Egyptian monumental architecture, which is essentially a columnar and trabeated style, was mainly employed on pyramids, tombs, and temples, in contrast to the Assyrian, its nearest in age, which was devoted to spacious palaces for warrior-kings. Egyptian temples (p. 23), approached by impressive avenues of sphinxes—mythical monsters, each with the body of a lion and the head of a man, hawk, ram, or woman—possess in their massive pylons, great courts, hypostyle halls, mysterious chambers, and dark corridors a special character ; for each temple grew according to the increasing requirements of a powerful priesthood, or to satisfy the pious ambition of successive kings.
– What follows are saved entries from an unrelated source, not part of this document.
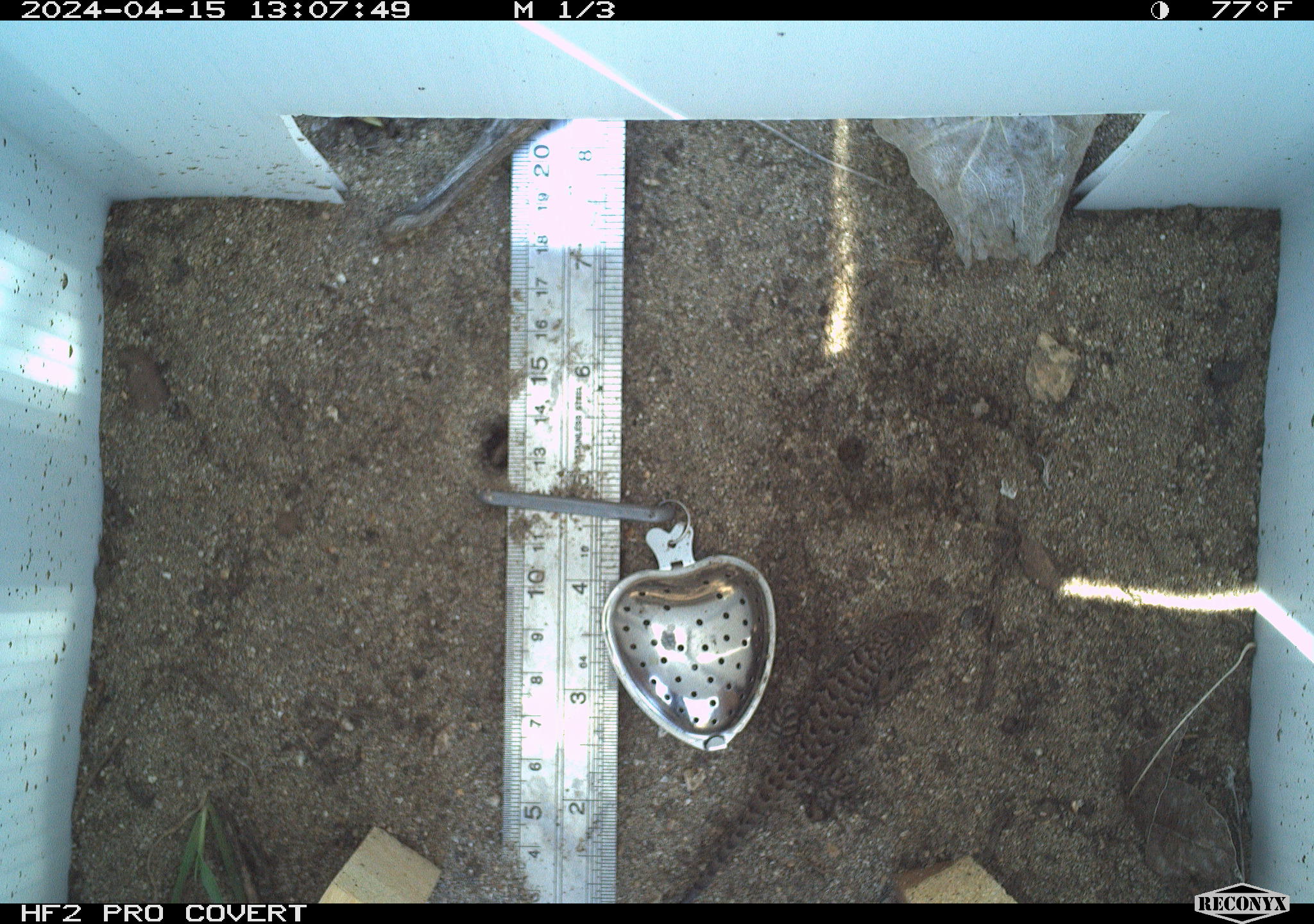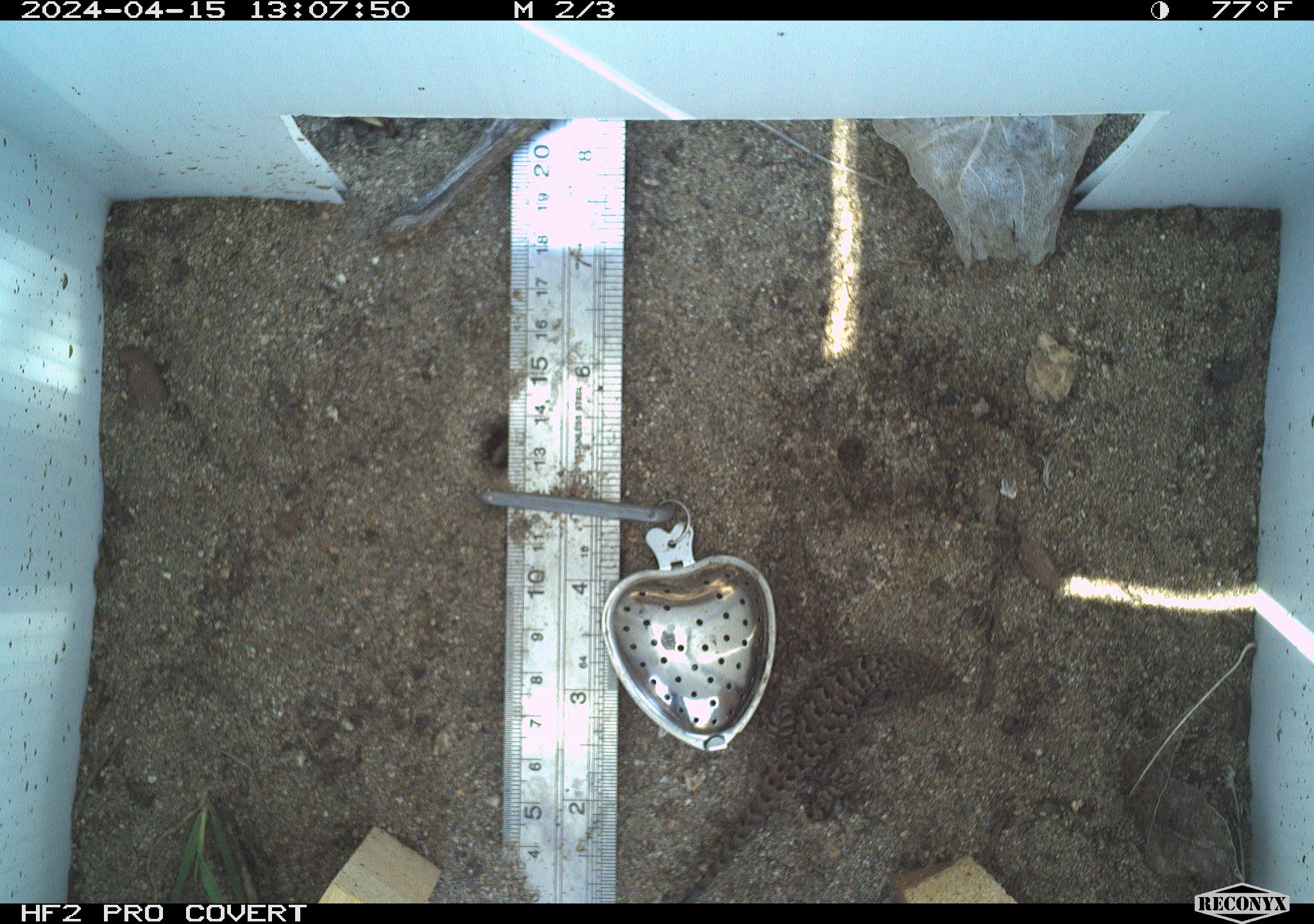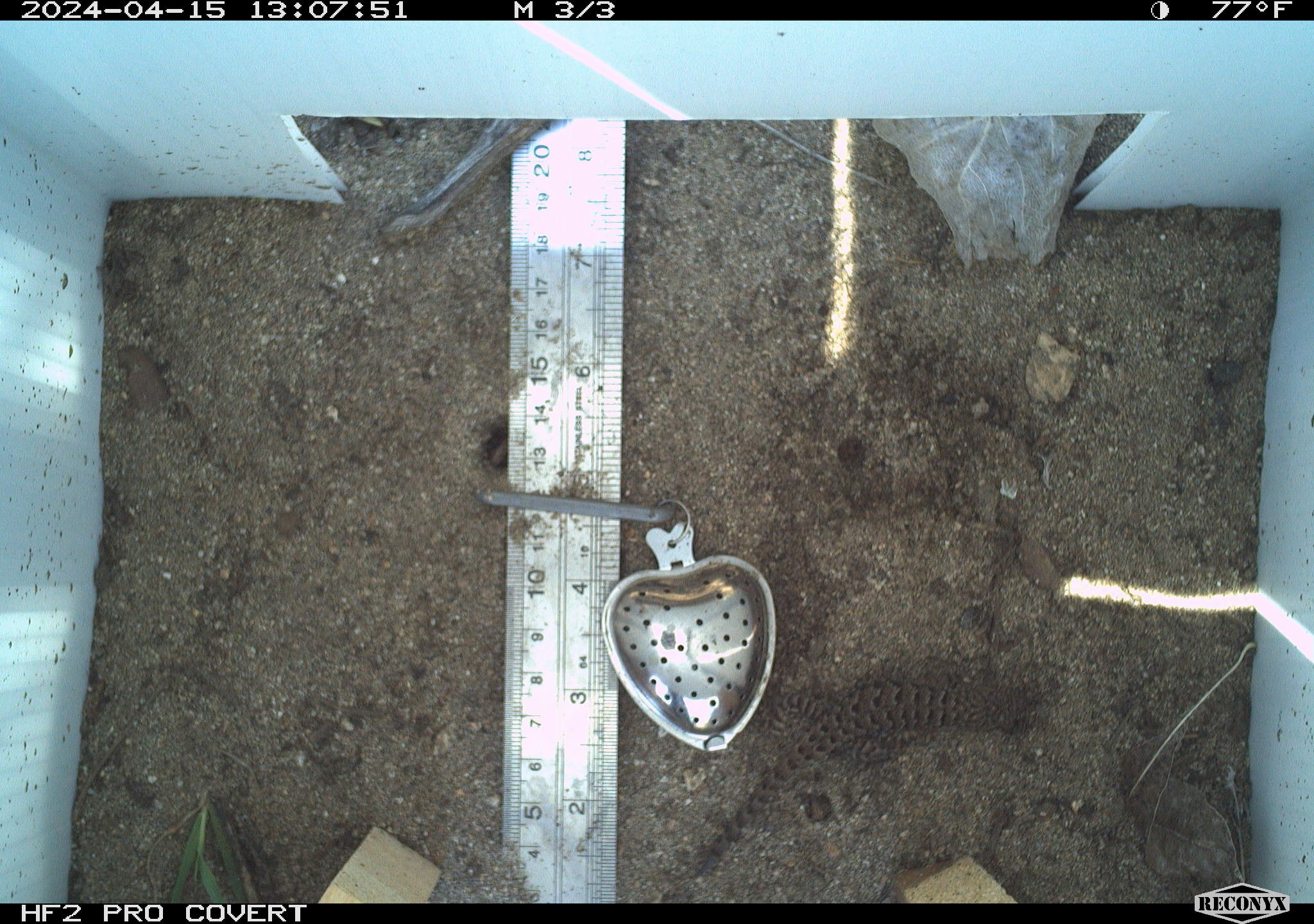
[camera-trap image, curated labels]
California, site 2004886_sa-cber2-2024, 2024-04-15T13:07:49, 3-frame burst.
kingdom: Animalia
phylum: Chordata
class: Reptilia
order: Squamata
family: Phrynosomatidae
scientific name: Phrynosomatidae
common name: phrynosomatid lizards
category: phrynosomatidae family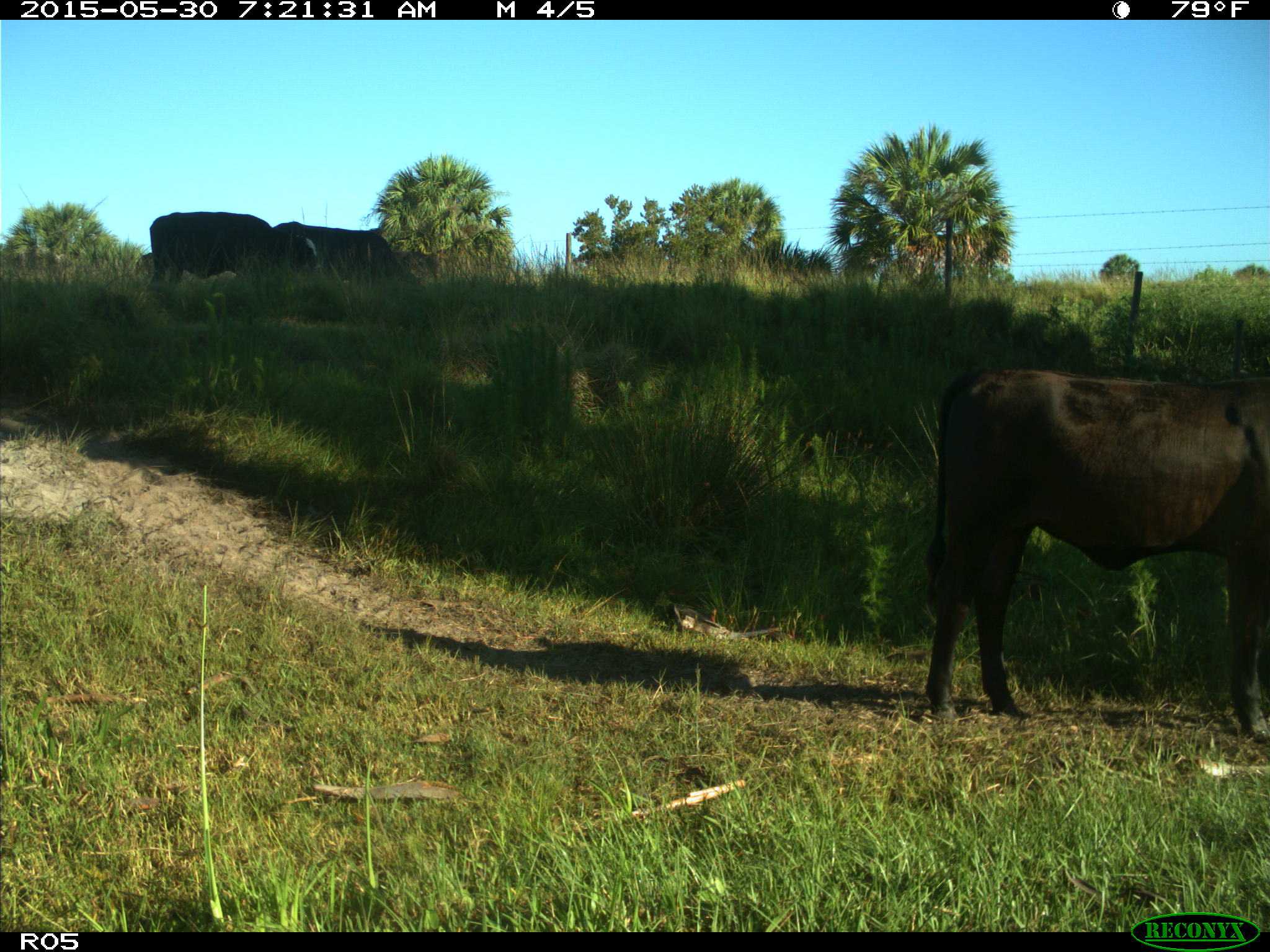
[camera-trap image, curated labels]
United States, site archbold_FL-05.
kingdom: Animalia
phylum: Chordata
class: Mammalia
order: Artiodactyla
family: Bovidae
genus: Bos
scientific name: Bos taurus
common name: domestic cow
Bos taurus (domestic cow).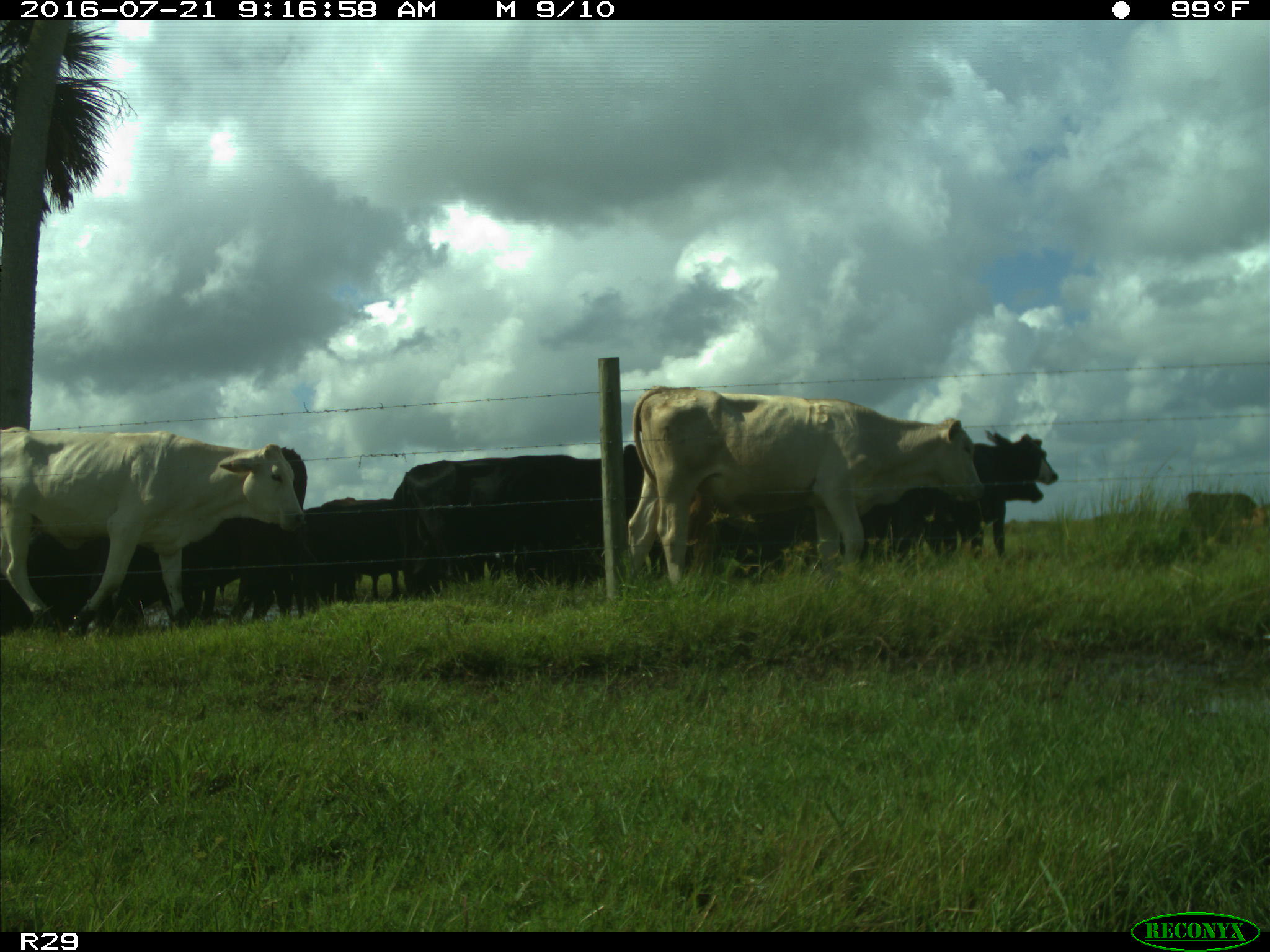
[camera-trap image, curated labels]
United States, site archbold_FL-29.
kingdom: Animalia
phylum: Chordata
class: Mammalia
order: Artiodactyla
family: Bovidae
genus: Bos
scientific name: Bos taurus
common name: domestic cow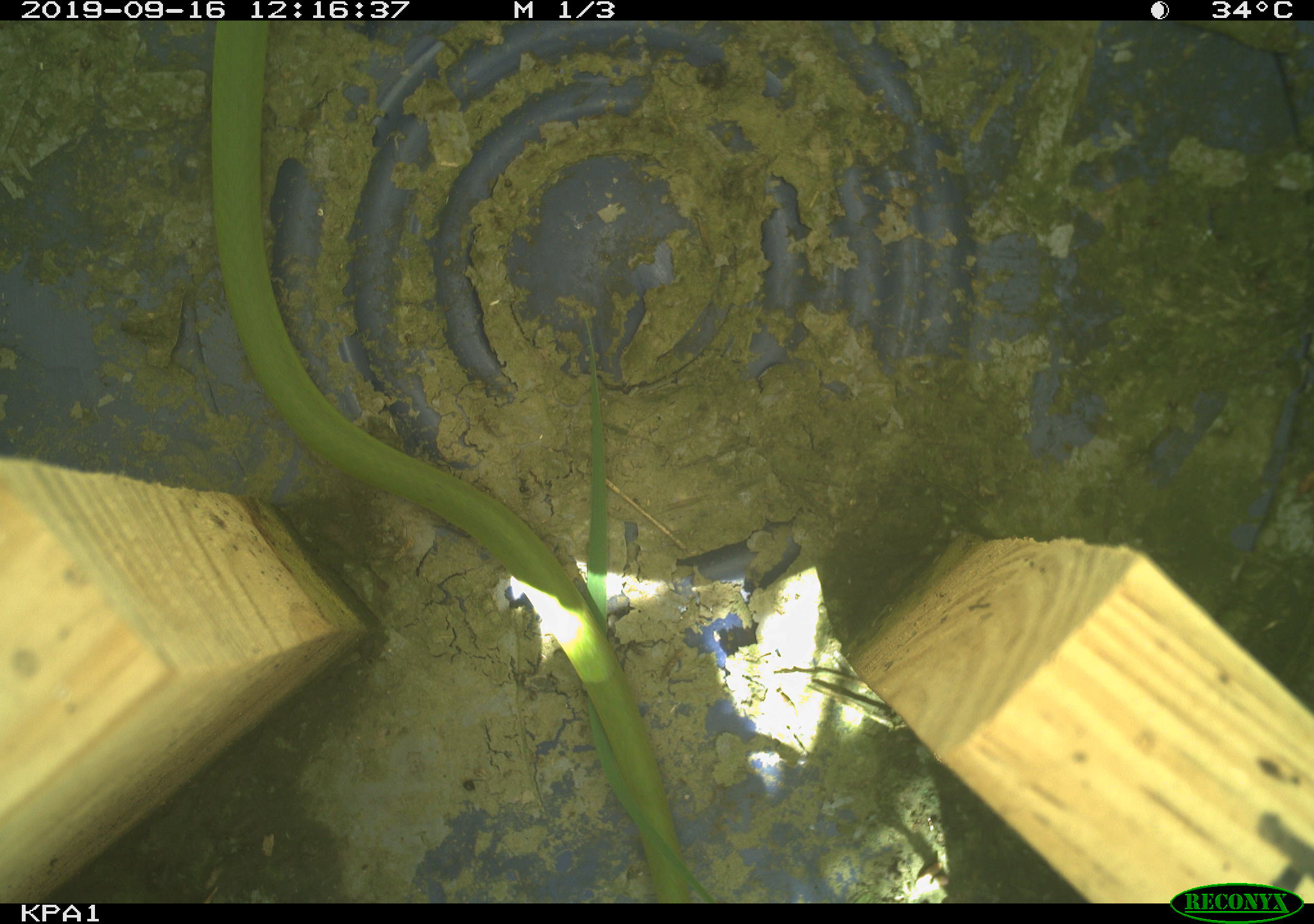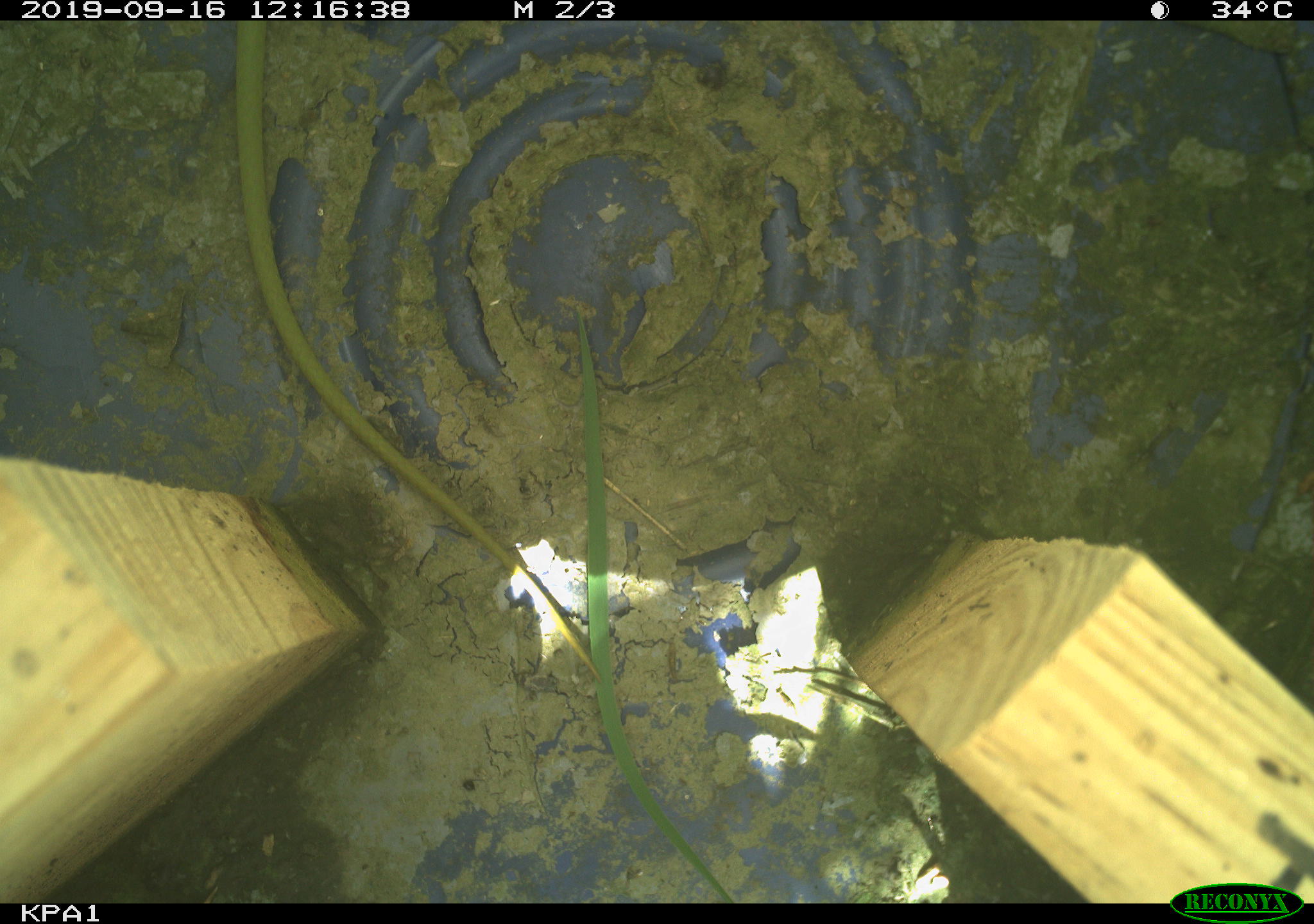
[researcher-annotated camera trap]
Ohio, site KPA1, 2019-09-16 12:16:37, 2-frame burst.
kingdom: Animalia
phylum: Chordata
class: Reptilia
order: Squamata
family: Colubridae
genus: Opheodrys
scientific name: Opheodrys vernalis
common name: smooth greensnake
Smooth greensnake (Opheodrys vernalis).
Greek temples were each planned as one homogeneous whole, to shelter the statue of the god, and the component parts were all essential to the complete design, while Egyptian temples were often nothing but a string of successive buildings diminishing in height behind their imposing pylons.

Egyptian architecture proceeded along uninterrupted traditions, and when necessity dictated a change in the methods of construction or in the materials used, the traditional forms, hallowed by long use, were perpetuated in spite of novel conditions. It is impressive by its solemnity and gloom as well as by its ponderous solidity, which suggests that the buildings were intended to last to all eternity. This idea is not without foundation when we realise that the avowed purpose of the pyramids was to preserve the body for the return of the soul after long aeons of uncounted time.